Jamaican Curry Chickpea Burgers w/ Mango Yogurt Sauce (vegan with Plant Paradox & gluten-free options)
Chickpea patties seasoned with fragrant Jamaican curry powder, topped with crunchy radishes, fresh arugula, and refreshing mango yogurt sauce.
- 1 3/4 c cooked chickpeas, drained (about 1 can; use Eden’s Beans for lectin-free)
- 1/2 c onion, diced
- 1 1/2 tbsp chopped garlic (3 medium cloves)
- 2 tbsp coconut flour
- 1 tbsp olive oil
- 1 tbsp Jamaican curry powder (I recommend this homemade blend for best flavor)
- 1 tbsp lime juice
- 1 tsp tamari
- 1/2 tsp salt (plus a pinch)
Mango Yogurt Sauce
- Meat of 1 ripe, yellow mango
- 1/4 c dairy-free yogurt (homemade coconut yogurt is best)
- 1 tsp lime juice
- 1/8 tsp cayenne powder
- small pinch of salt
- 3-4 burger buns (optional)*
- Vegan Mayo (optional)*
- fresh arugula
- thinly sliced radishes
- Pre-heat oven to 350° F. Heat a medium-large (11-12 in) sauté pan over medium-high heat. Once hot add olive oil & onion and cook until lightly brown around the edges; about 3 minutes. Then add garlic and cook for 1 more minute.

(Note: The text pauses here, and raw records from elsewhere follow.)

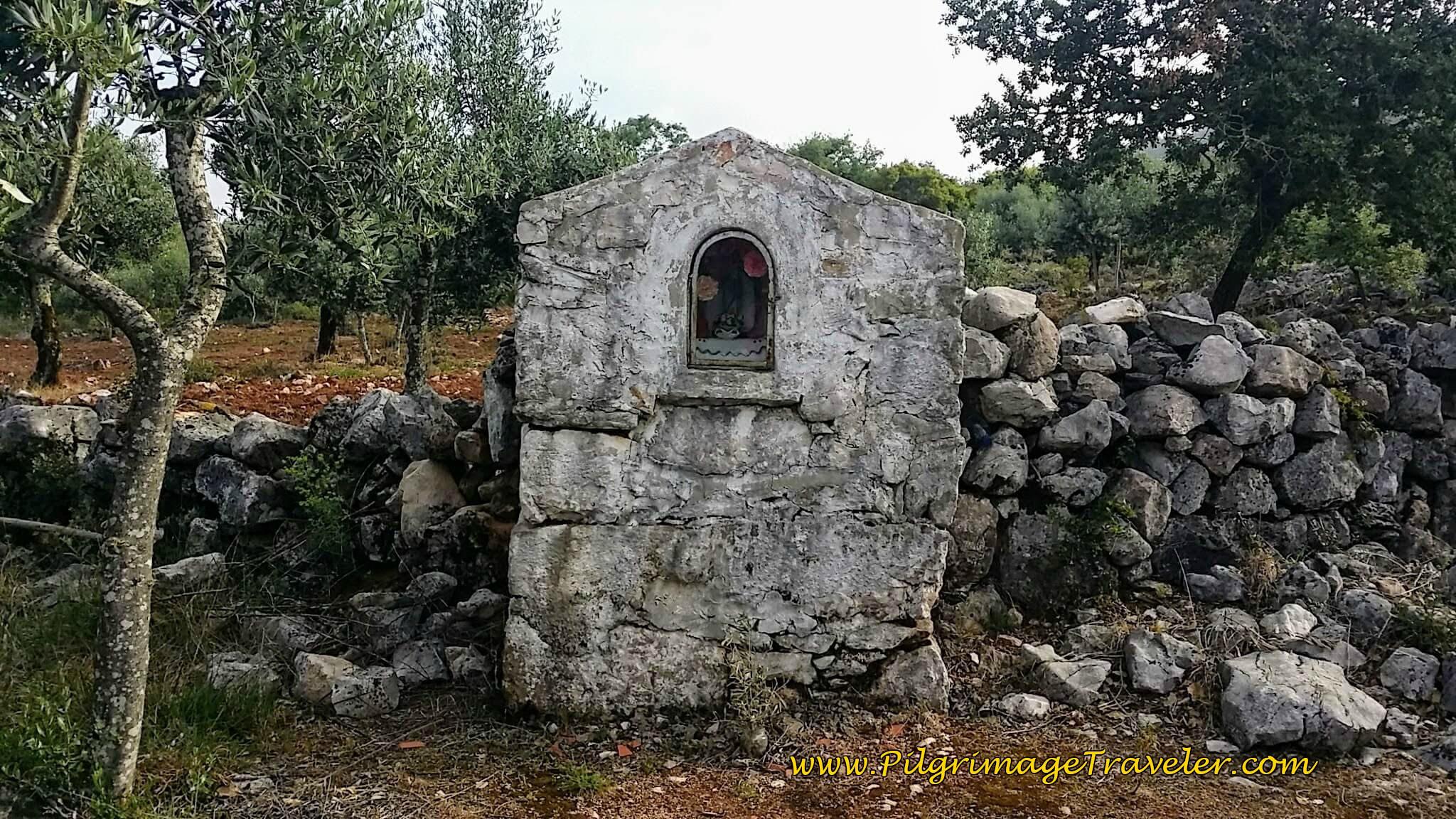 Roadside Shrine Near Casais Maduros on the Portuguese Camino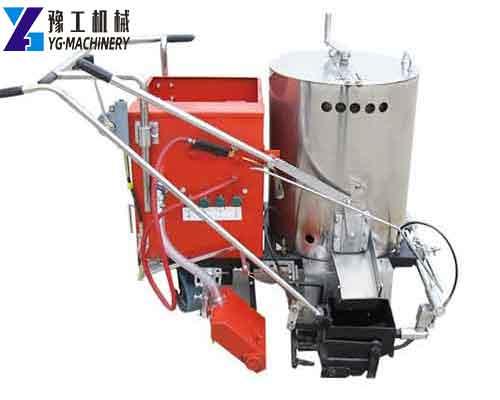 YG-380 Hot Thermoplastic Road Marking Machine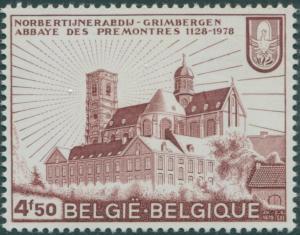Belgium 1978 SG2524 4f.50 Grimbergen Abbey MNH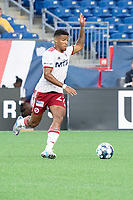 FOXBOROUGH, MA - JUNE 26: Alisson #27 of North Texas SC during a game between North Texas SC and New England Revolution II at Gillette Stadium on June 26, 2021 in Foxborough, Massachusetts.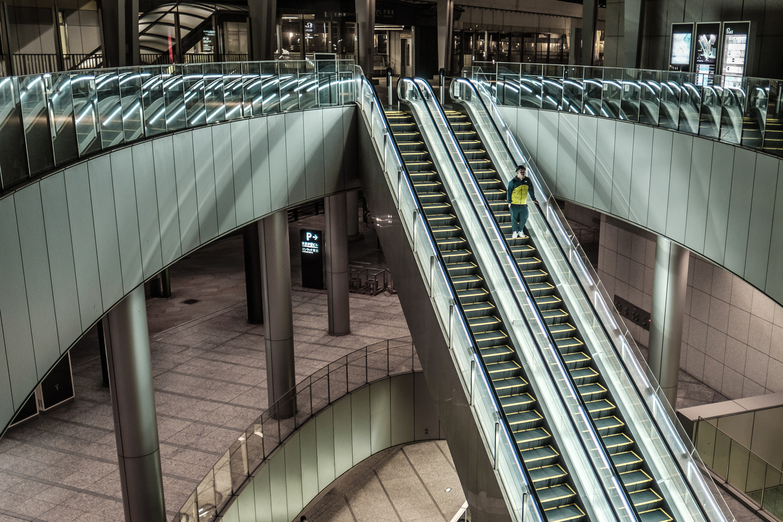 Tokyo by Javier Borquez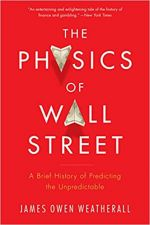 Physics-of-Wall-Street-Weatherall.jpg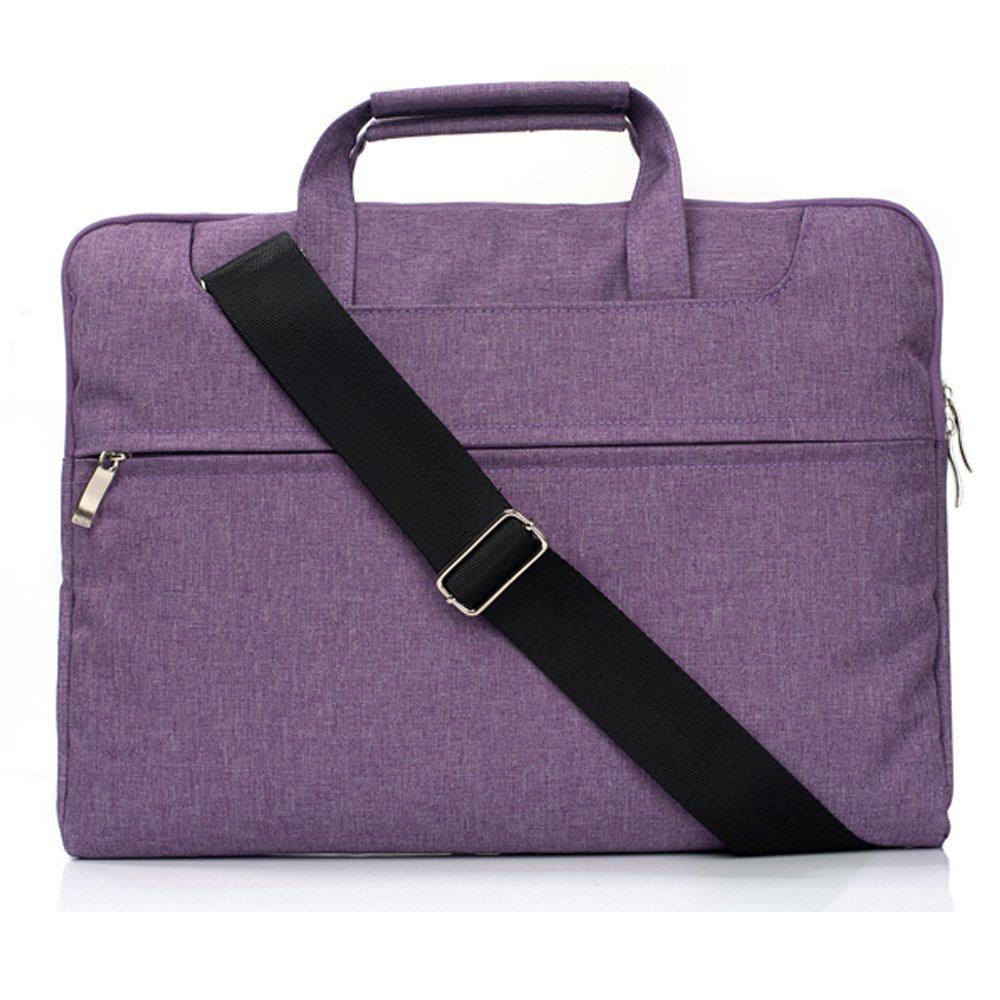 Laptop Bag 13 Inch Polyester Fabric Sleeve,MacBook Pro Retina 13 Late 2012-2015 Carrying Bag Crossbody Bag for Men & Women by Businda,Purple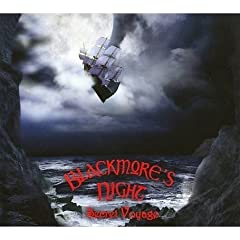 Blackmore's Night – Secret Voyage (2008)
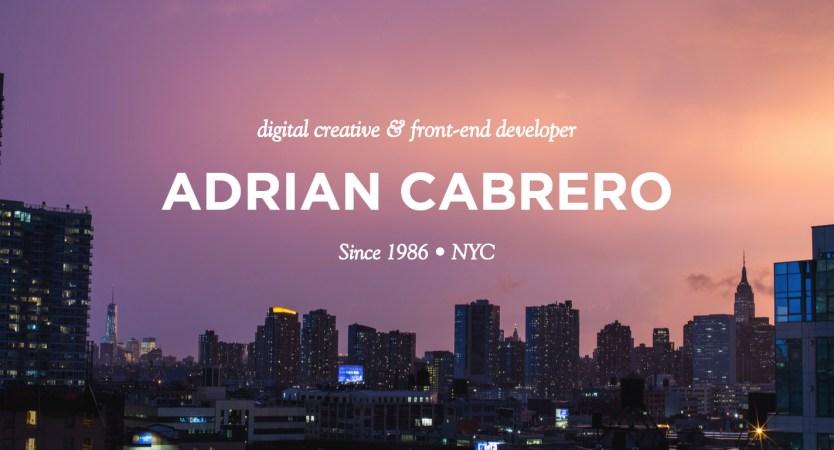 Adrian Cabrero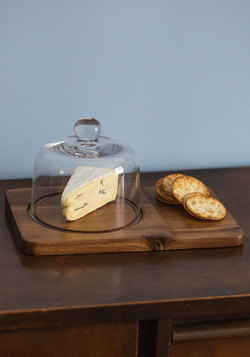 The Best You Can Brie Cheese Board Set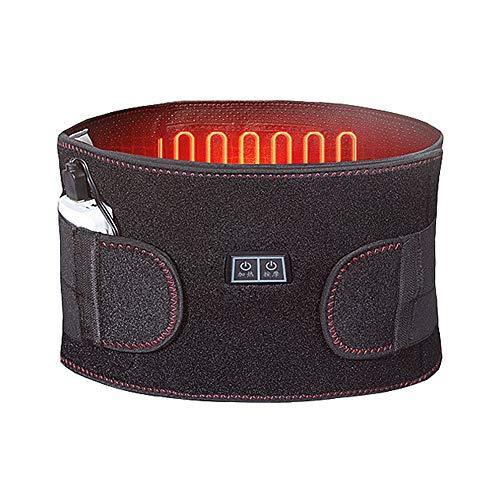 ZFF Respirable Soporte Lumbar Cinturón,Lejos Infrarrojo Lumbar Cinturón para Hombres...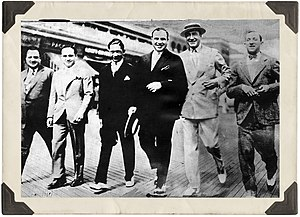 """Nucky Johnson's Organization - Enoch """"Nucky"""" Johnson (second from right) and Alphonse """"Scarface"""" Capone (third from right) on the boardwalk during the Atlantic City Conference"""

- In the bowl of a food processor, combine sautéed onions & garlic plus the rest of the “Chickpea Pattie” ingredients. Blend until the mixture just forms a dough – about 1 minute.
- Note: You should be able to form a patty without breaking it, but you don’t want it to be mushy. Blend more if it’s too crumbly.
- Using a 1/2 cup measuring cup for 3 large patties or a 1/3 cup measuring cup for 4 medium-sized patties, pack dough into measuring cups and then pop them out onto a parchment lined baking sheet.
- Mold patties to the size of your buns or into desired size.
- Heat same skillet used for onions over medium heat. Once hot, spray or brush with a light coat of coconut or olive oil. Add burgers and cook until golden brown, 4-6 minutes, and then flip and cook for another 4-6 minutes.
- Transfer burgers to parchment lined cookie sheet and place in oven for 15 minutes.
- While burgers bake, combine all the “Mango Yogurt Sauce” ingredients in a mini food processor or personal-sized blender and blitz until smooth.
- If using buns, open them and place them cut-side up on a cookie sheet. Place under a broiler set on high heat until they’re lightly browned; 30-60 seconds. Check on them frequently to make sure they don’t burn.
- Lightly coat one side of the bun with vegan mayo then assemble by placing a few slices of radish on the bottom, followed by a handful of arugula, the burger pattie, mango sauce, and then the top of the bun.
- For lectin-free, sprinkle fresh radish slices atop a bed of arugula, top with burger pattie, then drizzle with mango yogurt sauce.
- Either way, enjoy immediately! Store leftover patties in an airtight container in the fridge for up to 3 days. Reheat in a pan with a touch of oil over medium heat until hot.
*I recommend using organic, white burger buns for the most Plant Paradox-friendly bread option. White bread doesn’t contain the harmful lectin wheat germ agglutinin, which is far more harmful than gluten.
*I recommend using this easy, homemade vegan mayo recipe! Use refined olive oil, sesame oil, or refined avocado oil for Plant Paradox friendliness. You can use an electric hand whisk or stand-up mixer fitted with the whisk attachment instead of an immersion blender.